It’s supposed to be funny, I guess, what a mess Kelly is — she’s soul sister to Kelley’s Ally McBeal (whom I also fail to find amusing). And anyway, her skill with a Band-Aid is only an excuse for her to engage in some tender mothering of Jack after a minor injury on his part, because Kelley wants to get Jack and Kelly together. But the incipient romance is so painful that he gives up on that almost immediately — Pullman and Fonda look so uncomfortable together that they must have been relieved.
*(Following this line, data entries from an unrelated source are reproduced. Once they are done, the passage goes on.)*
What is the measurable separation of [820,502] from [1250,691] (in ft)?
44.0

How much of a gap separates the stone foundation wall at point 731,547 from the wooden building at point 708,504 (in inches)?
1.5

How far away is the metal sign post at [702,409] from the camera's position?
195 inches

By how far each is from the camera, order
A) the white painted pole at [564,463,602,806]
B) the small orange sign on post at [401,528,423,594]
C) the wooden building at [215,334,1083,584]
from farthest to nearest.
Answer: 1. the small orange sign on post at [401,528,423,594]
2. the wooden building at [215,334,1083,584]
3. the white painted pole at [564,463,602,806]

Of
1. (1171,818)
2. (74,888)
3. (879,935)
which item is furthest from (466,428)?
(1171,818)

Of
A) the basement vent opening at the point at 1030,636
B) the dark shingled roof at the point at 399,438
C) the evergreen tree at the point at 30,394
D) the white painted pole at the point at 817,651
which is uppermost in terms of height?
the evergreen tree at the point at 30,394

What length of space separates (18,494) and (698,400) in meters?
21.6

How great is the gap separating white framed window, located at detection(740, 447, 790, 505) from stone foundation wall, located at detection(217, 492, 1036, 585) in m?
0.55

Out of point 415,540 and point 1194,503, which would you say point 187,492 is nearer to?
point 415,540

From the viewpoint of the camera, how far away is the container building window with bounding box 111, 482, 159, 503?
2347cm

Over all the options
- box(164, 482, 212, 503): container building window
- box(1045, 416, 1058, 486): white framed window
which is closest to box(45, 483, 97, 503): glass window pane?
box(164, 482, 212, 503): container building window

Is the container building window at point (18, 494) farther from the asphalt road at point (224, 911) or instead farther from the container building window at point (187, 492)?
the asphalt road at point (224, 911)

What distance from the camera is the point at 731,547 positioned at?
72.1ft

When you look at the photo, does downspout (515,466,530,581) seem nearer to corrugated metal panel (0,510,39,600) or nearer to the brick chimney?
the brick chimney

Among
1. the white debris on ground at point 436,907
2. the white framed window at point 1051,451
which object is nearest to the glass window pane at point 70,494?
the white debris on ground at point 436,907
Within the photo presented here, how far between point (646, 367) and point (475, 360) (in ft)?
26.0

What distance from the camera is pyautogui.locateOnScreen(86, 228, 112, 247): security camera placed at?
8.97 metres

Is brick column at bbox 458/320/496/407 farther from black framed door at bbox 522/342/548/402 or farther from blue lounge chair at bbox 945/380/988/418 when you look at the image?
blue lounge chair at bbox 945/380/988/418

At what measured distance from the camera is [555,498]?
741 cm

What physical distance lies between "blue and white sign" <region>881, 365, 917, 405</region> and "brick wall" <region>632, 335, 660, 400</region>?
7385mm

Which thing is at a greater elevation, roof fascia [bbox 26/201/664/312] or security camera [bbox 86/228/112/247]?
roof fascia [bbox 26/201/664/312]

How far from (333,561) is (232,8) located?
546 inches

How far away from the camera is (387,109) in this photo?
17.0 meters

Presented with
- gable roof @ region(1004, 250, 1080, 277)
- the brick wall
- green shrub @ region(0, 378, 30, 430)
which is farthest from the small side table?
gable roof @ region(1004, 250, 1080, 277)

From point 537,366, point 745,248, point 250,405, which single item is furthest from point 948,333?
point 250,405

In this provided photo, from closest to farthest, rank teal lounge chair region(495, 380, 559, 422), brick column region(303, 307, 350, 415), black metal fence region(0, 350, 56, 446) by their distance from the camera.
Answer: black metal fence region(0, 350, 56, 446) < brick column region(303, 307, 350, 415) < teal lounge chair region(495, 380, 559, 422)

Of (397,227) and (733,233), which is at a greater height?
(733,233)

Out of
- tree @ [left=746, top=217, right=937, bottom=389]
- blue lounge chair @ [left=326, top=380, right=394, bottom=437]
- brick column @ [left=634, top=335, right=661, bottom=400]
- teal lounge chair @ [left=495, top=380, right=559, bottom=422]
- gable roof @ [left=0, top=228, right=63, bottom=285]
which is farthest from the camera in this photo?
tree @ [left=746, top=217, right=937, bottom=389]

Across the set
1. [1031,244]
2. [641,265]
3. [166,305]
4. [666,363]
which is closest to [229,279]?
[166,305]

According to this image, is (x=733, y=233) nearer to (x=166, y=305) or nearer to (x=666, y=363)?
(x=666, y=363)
Feel the burn. Oh, it hurts.
And then there’s Hector, whose idea of a come-on to one of Hank’s female deputies is telling her that she has “such big wonderful boobs.” Boobism is a defining motif of Lake Placid, actually: Hector is a big boob himself, as is Hank, who, like the Fourth Stooge, keeps getting himself caught in the crocodile traps Hector has laid out near the lake. (It makes you want to grab David E. Kelley by the lapels, shake him violently, and scream, “This isn’t funny!”) Neither Hector nor Hank, though, could be classified as wonderful.
In between all the dreadful repartee, there is actually some hunting for the crocodile, but it’s like a bad high-school remake of Jaws. They did this same story on The X-Files, and they did it better in half the running time. The crocodile there ate Scully’s yappy little dog — now that was funny.